Objectives: Our object is to provide national-level evidence on whether high-school age population with public insurance or lower socioeconomic status were more likely to have ED visits for nonurgent injuries.

Design: Cross-sectional study.

Setting: Secondary data analysis of the 2017-2019 Nationwide Emergency Department Sample (NEDS).

Patients Or Other Participants: ED visits for high school-age patients with a sports-related musculoskeletal injury.

Main Outcome Measure: We used a multi-step process and AT scope of care threshold to classify ED visits for musculoskeletal injuries as urgent and nonurgent. National estimates of the proportions of visit, patient, and hospital characteristics by urgent, nonurgent, and total injury ED visits were reported. Survey weighted logistic regression was used to calculate odds ratios of an ED visit being for a nonurgent injury based on a patient's insurance type and socioeconomic status.

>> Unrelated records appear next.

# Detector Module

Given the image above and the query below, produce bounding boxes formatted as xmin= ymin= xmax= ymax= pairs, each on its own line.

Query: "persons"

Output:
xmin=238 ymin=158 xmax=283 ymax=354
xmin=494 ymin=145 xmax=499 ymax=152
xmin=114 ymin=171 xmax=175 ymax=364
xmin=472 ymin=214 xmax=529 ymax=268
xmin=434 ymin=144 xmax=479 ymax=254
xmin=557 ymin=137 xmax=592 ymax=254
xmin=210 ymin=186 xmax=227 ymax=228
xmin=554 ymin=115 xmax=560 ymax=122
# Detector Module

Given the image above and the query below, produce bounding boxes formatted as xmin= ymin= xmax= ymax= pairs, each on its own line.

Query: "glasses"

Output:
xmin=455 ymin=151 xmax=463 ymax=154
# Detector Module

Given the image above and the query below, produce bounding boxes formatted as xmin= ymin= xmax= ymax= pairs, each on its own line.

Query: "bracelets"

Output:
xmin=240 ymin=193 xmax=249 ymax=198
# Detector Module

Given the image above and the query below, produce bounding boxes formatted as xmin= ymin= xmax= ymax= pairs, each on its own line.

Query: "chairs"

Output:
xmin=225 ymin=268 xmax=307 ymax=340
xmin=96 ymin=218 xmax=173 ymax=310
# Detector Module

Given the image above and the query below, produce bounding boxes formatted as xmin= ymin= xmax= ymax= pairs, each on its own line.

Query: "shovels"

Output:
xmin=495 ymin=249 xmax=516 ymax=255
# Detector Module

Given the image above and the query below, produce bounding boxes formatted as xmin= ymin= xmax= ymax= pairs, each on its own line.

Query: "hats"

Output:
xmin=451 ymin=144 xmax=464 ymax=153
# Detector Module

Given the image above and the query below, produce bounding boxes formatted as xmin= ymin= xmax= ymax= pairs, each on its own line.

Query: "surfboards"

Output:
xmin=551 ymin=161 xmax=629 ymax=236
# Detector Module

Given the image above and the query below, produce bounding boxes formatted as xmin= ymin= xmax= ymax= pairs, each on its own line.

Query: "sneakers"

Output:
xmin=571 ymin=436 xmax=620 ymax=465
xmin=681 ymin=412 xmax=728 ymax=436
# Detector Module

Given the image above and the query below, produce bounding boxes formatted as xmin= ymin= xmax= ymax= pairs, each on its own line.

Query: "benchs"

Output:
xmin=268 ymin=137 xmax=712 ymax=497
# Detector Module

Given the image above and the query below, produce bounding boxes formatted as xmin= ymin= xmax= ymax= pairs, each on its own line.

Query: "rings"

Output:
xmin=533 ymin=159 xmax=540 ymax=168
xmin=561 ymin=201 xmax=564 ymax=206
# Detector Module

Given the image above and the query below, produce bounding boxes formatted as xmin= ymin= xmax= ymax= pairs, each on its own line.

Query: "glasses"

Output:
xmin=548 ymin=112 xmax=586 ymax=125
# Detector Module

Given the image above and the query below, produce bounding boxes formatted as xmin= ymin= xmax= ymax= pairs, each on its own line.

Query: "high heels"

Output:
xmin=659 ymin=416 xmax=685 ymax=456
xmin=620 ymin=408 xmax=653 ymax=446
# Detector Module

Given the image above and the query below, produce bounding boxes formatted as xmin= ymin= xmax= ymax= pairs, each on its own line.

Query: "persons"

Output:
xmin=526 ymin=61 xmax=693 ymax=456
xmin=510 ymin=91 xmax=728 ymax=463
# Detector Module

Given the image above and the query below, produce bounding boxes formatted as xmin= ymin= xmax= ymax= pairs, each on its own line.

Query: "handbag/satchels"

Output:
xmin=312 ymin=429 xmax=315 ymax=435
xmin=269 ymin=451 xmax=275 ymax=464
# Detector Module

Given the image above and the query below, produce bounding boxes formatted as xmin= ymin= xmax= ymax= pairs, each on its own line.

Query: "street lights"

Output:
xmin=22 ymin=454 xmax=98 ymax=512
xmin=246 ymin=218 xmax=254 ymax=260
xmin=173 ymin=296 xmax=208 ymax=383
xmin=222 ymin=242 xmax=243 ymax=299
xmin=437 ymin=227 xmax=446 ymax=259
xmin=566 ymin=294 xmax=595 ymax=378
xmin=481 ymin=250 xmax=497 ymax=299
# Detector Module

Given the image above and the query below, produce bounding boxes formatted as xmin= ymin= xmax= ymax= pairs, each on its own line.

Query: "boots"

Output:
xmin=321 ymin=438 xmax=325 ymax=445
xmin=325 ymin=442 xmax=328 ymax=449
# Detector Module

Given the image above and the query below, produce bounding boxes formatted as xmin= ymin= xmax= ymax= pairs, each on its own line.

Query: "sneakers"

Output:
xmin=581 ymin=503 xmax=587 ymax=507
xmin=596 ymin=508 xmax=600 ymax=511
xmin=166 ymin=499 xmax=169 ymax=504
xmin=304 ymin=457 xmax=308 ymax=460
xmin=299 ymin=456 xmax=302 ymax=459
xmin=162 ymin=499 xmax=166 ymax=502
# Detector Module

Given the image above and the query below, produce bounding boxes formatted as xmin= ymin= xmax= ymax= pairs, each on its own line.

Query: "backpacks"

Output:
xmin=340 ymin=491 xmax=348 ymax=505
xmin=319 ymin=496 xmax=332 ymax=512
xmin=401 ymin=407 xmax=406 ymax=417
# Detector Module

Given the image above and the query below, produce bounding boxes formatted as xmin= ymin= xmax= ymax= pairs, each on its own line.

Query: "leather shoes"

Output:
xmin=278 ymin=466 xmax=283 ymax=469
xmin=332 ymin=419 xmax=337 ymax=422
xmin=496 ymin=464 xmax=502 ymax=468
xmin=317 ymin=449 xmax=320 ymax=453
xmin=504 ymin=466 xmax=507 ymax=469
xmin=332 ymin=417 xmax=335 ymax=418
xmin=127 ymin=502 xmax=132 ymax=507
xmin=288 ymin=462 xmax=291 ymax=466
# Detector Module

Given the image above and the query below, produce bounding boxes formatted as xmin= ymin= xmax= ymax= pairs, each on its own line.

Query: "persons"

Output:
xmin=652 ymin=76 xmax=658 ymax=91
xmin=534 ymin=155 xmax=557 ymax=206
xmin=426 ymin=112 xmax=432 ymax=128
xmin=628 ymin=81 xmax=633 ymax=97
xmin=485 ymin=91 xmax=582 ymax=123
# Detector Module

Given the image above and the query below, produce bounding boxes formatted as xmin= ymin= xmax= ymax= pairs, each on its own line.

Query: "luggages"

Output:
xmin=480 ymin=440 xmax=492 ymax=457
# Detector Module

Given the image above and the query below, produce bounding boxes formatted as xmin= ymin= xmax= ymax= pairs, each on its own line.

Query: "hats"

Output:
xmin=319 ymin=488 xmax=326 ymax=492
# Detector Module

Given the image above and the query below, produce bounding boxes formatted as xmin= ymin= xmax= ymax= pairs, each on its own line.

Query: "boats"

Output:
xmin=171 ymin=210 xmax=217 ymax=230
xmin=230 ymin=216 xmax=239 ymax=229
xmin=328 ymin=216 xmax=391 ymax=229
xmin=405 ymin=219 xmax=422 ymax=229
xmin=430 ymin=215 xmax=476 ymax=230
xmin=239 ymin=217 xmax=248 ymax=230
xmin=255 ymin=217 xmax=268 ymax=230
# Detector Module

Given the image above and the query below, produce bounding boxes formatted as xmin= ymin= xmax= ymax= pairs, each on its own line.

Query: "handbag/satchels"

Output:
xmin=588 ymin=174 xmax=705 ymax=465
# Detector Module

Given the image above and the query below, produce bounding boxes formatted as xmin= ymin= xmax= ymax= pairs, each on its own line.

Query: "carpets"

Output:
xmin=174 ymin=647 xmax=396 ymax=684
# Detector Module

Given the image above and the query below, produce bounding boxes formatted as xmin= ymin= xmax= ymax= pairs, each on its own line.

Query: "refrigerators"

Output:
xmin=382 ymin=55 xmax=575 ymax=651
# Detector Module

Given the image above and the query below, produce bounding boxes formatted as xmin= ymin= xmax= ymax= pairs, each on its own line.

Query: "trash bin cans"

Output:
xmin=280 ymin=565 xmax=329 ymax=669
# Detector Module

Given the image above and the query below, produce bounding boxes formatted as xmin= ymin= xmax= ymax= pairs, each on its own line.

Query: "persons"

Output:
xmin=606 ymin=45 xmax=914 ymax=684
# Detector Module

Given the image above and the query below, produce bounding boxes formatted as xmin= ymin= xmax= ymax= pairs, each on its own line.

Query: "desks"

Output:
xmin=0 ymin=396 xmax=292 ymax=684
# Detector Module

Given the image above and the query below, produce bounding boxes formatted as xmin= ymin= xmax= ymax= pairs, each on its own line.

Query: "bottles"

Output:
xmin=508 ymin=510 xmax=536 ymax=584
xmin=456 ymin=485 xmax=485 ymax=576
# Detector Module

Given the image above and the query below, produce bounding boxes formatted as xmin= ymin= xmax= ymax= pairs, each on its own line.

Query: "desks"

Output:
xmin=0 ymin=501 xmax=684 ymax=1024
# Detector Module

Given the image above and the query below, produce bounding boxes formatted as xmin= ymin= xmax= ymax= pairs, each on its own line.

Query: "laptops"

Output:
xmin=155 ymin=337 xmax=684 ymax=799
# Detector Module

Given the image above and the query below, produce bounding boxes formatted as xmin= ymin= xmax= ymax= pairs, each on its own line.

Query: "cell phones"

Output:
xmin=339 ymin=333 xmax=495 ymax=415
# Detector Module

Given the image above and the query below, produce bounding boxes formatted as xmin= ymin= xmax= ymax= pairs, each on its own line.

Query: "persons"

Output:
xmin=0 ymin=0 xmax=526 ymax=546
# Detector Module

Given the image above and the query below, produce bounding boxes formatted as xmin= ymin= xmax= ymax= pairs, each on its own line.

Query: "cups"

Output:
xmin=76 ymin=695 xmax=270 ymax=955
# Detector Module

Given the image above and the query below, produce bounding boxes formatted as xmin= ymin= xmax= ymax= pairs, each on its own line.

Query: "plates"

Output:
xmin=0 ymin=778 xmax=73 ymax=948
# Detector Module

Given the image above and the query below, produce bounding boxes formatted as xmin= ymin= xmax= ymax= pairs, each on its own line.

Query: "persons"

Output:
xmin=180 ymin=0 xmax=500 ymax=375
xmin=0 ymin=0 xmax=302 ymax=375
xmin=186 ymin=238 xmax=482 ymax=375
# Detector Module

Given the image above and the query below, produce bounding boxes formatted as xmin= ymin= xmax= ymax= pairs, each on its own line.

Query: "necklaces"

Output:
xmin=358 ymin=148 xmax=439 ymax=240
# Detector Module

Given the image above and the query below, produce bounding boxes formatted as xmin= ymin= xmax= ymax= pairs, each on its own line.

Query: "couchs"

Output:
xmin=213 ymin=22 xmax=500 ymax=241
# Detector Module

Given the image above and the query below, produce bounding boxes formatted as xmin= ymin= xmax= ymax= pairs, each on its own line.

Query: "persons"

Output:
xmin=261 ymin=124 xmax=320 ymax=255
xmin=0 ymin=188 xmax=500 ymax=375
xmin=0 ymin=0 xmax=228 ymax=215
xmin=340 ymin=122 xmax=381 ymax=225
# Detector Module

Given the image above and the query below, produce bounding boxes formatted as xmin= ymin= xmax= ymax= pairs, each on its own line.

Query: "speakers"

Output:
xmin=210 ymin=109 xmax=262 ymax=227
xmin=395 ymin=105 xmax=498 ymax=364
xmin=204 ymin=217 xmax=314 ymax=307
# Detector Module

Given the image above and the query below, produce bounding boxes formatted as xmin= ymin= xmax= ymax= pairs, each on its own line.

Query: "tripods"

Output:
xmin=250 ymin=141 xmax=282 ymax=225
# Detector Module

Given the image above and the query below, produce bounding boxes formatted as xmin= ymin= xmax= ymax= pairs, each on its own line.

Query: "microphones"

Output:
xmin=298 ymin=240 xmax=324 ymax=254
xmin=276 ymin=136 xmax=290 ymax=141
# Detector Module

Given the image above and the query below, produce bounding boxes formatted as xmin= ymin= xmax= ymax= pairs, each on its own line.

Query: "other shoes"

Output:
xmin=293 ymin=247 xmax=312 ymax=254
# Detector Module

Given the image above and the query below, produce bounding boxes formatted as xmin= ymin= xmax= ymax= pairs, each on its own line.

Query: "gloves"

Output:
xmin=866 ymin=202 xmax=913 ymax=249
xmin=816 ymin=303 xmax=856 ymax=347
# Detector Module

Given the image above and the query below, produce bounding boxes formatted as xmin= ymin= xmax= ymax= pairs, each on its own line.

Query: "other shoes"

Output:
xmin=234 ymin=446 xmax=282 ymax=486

Results: For ED visits for musculoskeletal injuries in a high school-age, sports exposed population, 52.93% (95% CI: 51.11, 54.73) were for nonurgent injuries. Patients with public insurance were more likely (OR = 1.39; 95% CI: 1.35, 1.44) to have an ED visit for a nonurgent injury compared to ED visits for patients with private insurance. Patients from the lowest estimated neighborhood income quartiles were more likely (OR = 1.10; 95% CI: 1.02, 1.20) to have an ED visit for a nonurgent injury compared to ED visits for patients in the highest estimated income quartile.

Conclusions: Our results suggest opportunities to reduce nonurgent ED use using AT services exist, especially in high school-age athletes from vulnerable populations.